Severe pneumonia developed in patient 1 after close contact with sheep (ewes) and intimate cuddling with a newborn lamb. Patients 2 and 3 (a dairy goat farmer and his wife from another village) tested positive for Q fever after a large part of their goat herd aborted offspring. The farmer had no clinical symptoms; his wife had mild symptoms that disappeared spontaneously within 2 days. No samples from any of the goats were available. Two additional patients were tested, 1 of which lived in the same village as patients 2 and 3.

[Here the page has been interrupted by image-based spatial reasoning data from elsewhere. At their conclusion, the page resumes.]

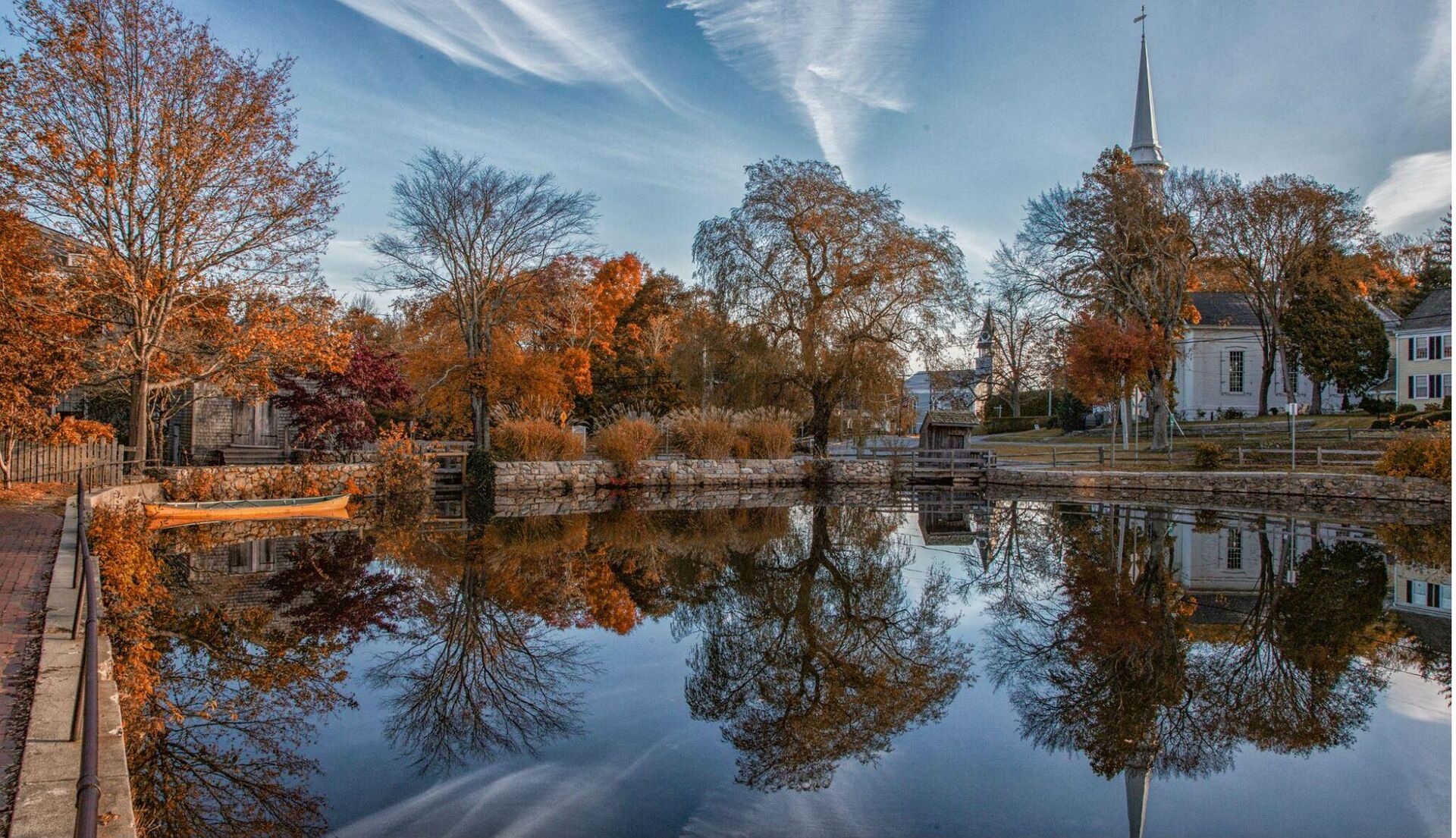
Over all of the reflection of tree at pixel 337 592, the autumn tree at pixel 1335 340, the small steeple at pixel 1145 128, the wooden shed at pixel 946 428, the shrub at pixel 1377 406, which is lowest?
the reflection of tree at pixel 337 592

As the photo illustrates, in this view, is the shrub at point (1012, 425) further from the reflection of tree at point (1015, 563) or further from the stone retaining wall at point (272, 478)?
the stone retaining wall at point (272, 478)

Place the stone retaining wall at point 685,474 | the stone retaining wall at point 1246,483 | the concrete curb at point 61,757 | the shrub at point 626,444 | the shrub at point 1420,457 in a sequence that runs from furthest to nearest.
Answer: the shrub at point 626,444
the stone retaining wall at point 685,474
the stone retaining wall at point 1246,483
the shrub at point 1420,457
the concrete curb at point 61,757

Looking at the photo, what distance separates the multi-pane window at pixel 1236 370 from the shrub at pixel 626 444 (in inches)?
1281

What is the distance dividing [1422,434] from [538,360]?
77.0 feet

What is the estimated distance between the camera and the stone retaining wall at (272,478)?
15648 millimetres

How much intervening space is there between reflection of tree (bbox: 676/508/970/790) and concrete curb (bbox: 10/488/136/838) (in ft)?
9.41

Swab specimens from all sheep and lambs tested in the first case yielded identical MLVA genotypes. The same genotype was also found in patient 1 but not in the other examined samples, implicating sheep as the origin of patient 1’s infection. Although patients 2 and 3 live together, the genotype found in patient 2 differed from the (partial) genotype found in patient 3. Yet another genotype was found in a patient from the same village (patient 4). However, an identical genotype found in patient 2 was found in a patient from a distant village (patient 5). The village had only 1 goat farm, and if this herd of goats was the source of infection for the farmer, his wife, and patient 4, it would have contained >1 genotype. At least 1 of the obtained genotypes has spread over a wider surface area in the Netherlands.

Our results show that the unprecedented, ongoing Q fever outbreak in the Netherlands involves multiple genotypes of C. burnetii. Because most of the genotypes differ only by a single repeat difference, they might represent microvariants of a hypervirulent strain that has been introduced in the Dutch animal population. MLVA schemes with up to 17 markers have been previously reported (). In this “proof of concept” (applying direct genotyping of C. burnetti on clinical samples), we focused on the 3 shortest repeat units because we believed that these units might have the highest à priori chance of successful amplification in clinical samples (especially in serum/plasma). Similar genotypes as those reported here were found in the MLVA database (http://mlva.u-psud.fr), but these similarities need confirmation by using more markers. Although using only 3 markers may lead to poor discriminatory power, we were still able to distinguish 4 different genotypes in a relatively small collection of serum samples. We are currently exploring the use of additional MLVA markers.

Our results also show a poor correlation between DNA load and clinical symptoms. Multiple human and animal clinical samples, including serum and plasma, throat or genital swabs, or sputum and urine, may be useful for direct genotyping and outbreak source tracking.